::: STUDY TEXT :::

To become self-directed learners, students must learn to monitor and adjust their approaches to learning. To this end, we structure assignments that are designed to encourage students to go beyond thinking about the task that they are pursuing, but to think about what they are doing, why they are doing it, and if they are doing it correctly. We do this by asking students to justify the choices they have made and to explain how what they are doing fits within the context of the course.

Taken together, these principles motivate the course structure (as described in Sect. 2.4 through Sect. 2.7) and the course assignments.

2.4 Content Objectives

Working from our learning objectives and theoretical framework, we then chose the content of the course and its structure to achieve these objectives and to facilitate students learning the broad array of skills described in Sect. 2.1. The course progression is shown in Table 1, which includes a day-by-day breakdown of course activities. Motivated by our learning objectives, we describe a given day’s activity in terms of the modeling and/or data analysis concept(s) that are developed during that class period, the context within which that is being taught (i.e., application area), and the new programming practice(s) that are required in order to be able to implement the modeling or data analysis concept.

The temporal progression shown in Table 1 demonstrates how students are gradually introduced to new skills and concepts. We assume that students come into the class with little or no programming experience, and thus early class sessions introduce fundamental programming concepts such as variables, loops, Boolean logic, and functions, and software-related tasks such as creating code flowcharts and writing pseudo-code to represent programs. These programming concepts are introduced using a modeling or data analysis concept that motivates the need for them – for example, in Day 2 of class students learn to use variables in programs to solve order-of-magnitude estimation problems. Motivated by the principles described in Sect. 2.3, we gradually introduce new skills and concepts in a way that facilitates their integration with previous content, and emphasize in class the ways that the new material builds on what has been previously learned. Furthermore, students are given clearly-defined problems in class, which they pursue in small groups with targeted instructor feedback. The modeling and data analysis/visualization concepts are taught within a variety of different contexts or application areas to both show the breadth of potential application areas and to engage students’ personal interests.

:::

TASK REQUIREMENTS:
1. From the passage on course design, reproduce word for word the stretch from "To become self-directed" through "of the course.".
2. Render this sentence from the passage on course design into Spanish: "The temporal progression shown in Table 1 demonstrates how students are gradually introduced to new skills and concepts."
3. Pick up the passage on course design after its final sentence and carry it forward.

::: PROVIDED MATERIAL :::

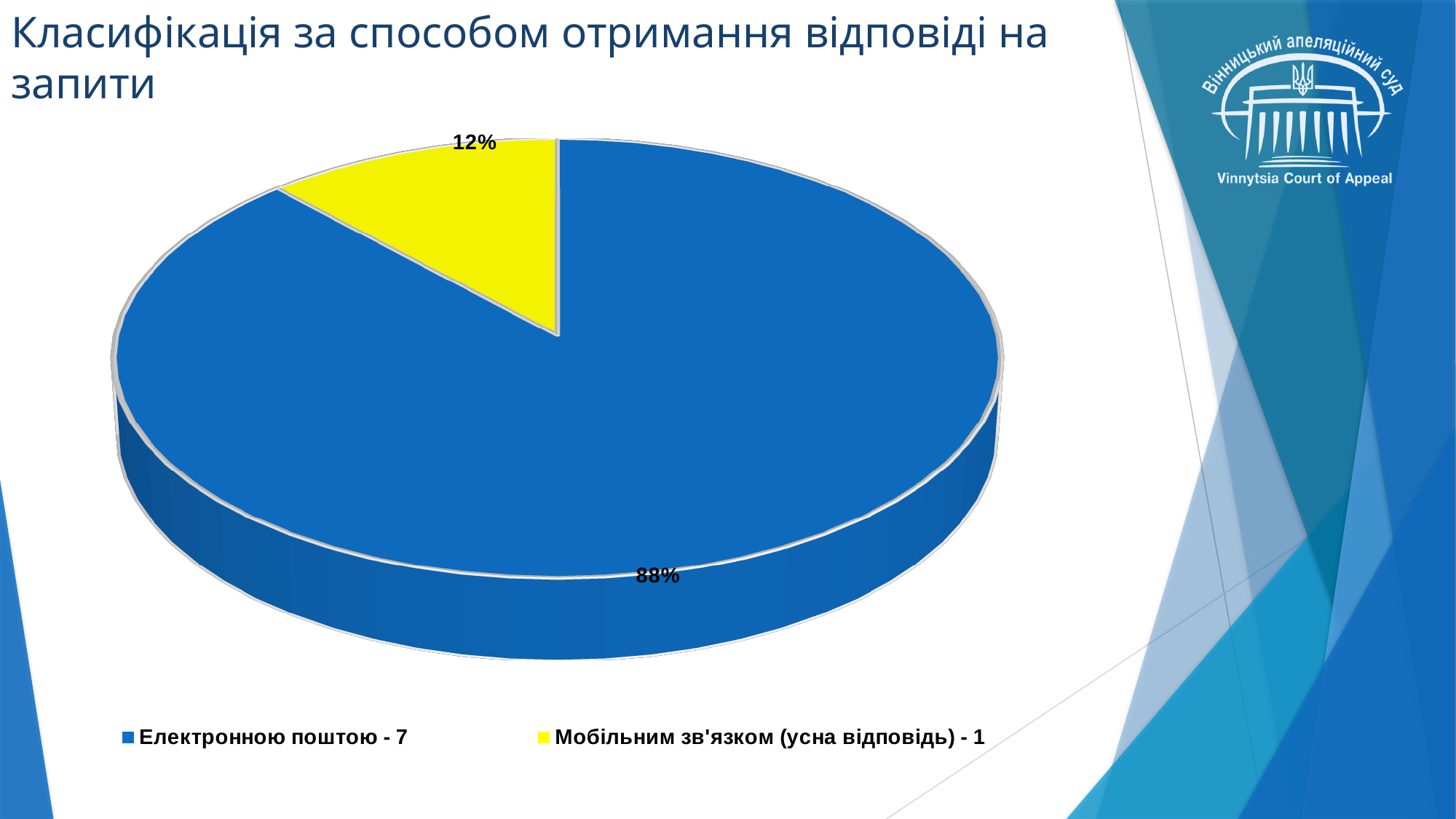
According to the legend, how many responses were received by e-mail ('Електронною поштою')? 7 What is the difference in percentage points between the two slices of the pie chart? 76 How many entries does the legend list? 2 What is the title of the slide containing the chart? Класифікація за способом отримання відповіді на запити How many slices does the pie chart have? 2 Which slice is larger: 'Електронною поштою' or 'Мобільним зв'язком (усна відповідь)'? Електронною поштою What colour is the slice for 'Мобільним зв'язком (усна відповідь) - 1'? Yellow What percentage of the pie chart is labelled for 'Мобільним зв'язком (усна відповідь) - 1'? 12% Which category has the smallest share of the pie chart? Мобільним зв'язком (усна відповідь) - 1 What kind of chart is shown on the slide? Pie chart Which category has the largest share of the pie chart? Електронною поштою - 7 What percentage of the pie chart is labelled for 'Електронною поштою - 7'? 88%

:::

RESPONSES PER TASK:
1.
To become self-directed learners, students must learn to monitor and adjust their approaches to learning. To this end, we structure assignments that are designed to encourage students to go beyond thinking about the task that they are pursuing, but to think about what they are doing, why they are doing it, and if they are doing it correctly. We do this by asking students to justify the choices they have made and to explain how what they are doing fits within the context of the course.

2. La progresión temporal que se muestra en la Tabla 1 demuestra cómo se presentan gradualmente a los estudiantes nuevas habilidades y conceptos.

3.
Table 1. Course Content and Progression. An overview of the most recent iteration of the ICM course. The first column highlights the main modeling or data analysis concept explored in the pre-class/in-class activities. The second column provides the context in which the concept(s) was explored. The third column indicates the programming practices that were most important for the successful completion of the material.

2.5 Selecting and Training Instructional Staff

The instructional model used to support the learning and content objectives in this course is relatively resource-intensive and requires instructional staff to be carefully chosen and trained. We use a combination of PhD-level instructors, graduate teaching assistants, and undergraduate learning assistants. PhD-level instructors are assigned to the course based on interest and availability, and all faculty in the Department of CMSE are expected to rotate through the course. Graduate teaching assistants (TAs) are chosen based on their expertise, availability, and interest in teaching with this instructional model. Undergraduate learning assistants (LAs) are students who took the course in a previous semester, received a high course grade, and have an interest in teaching.

Each week, the instructional staff meets to debrief their teaching experience, prepare for the coming week of material and, when time allows, discuss educational pedagogy. In the week preceding the start of the semester, all TAs and LAs are required to attend a full-day training workshop that explains the structure of the course, the motivations for the course design, common issues that may arise in class, and methods for effectively managing student-instructor interactions.

As the course has evolved, progressively more emphasis has been placed on ensuring that all members of the instructional staff receive sufficient training, including PhD-level instructors. As course enrollment continues to grow and our demand for undergraduates LAs increases, we plan to develop a more formalized TA and LA training program aimed at providing additional professional development and requiring that the students enroll in a formal course to explore educational pedagogies more deeply and present on their teaching experiences.

2.6 Course Technology and Logistics

In service of reaching our learning goals and implementing the described pedagogical techniques, we leverage a variety of digital and physical technologies. There are also certain course logistics necessary to achieve the quality standards that CMSE strives to uphold in its courses. Coordinating all of these aspects of the course are nontrivial and we attempt to outline the key details here.

Students in this course use the Python programming languageFootnote 3 due to its ubiquity, overall ease of use as an introductory programming language, and the wide range of available and relevant libraries and supplemental software packages. Specifically, we have students install the AnacondaFootnote 4 Python distribution on their own laptop computers. Within this distribution, the main piece of software that we use in the ICM course are Jupyter Notebooks. In fact, the Jupyter Notebooks are a critical component of the course as they act as our student code development environment. They allow raw code, the results of its execution, and explanatory narrative to coexist in a single interactive document. The notebooks can also render plots and print data query results inline, making them extremely powerful for doing data analysis.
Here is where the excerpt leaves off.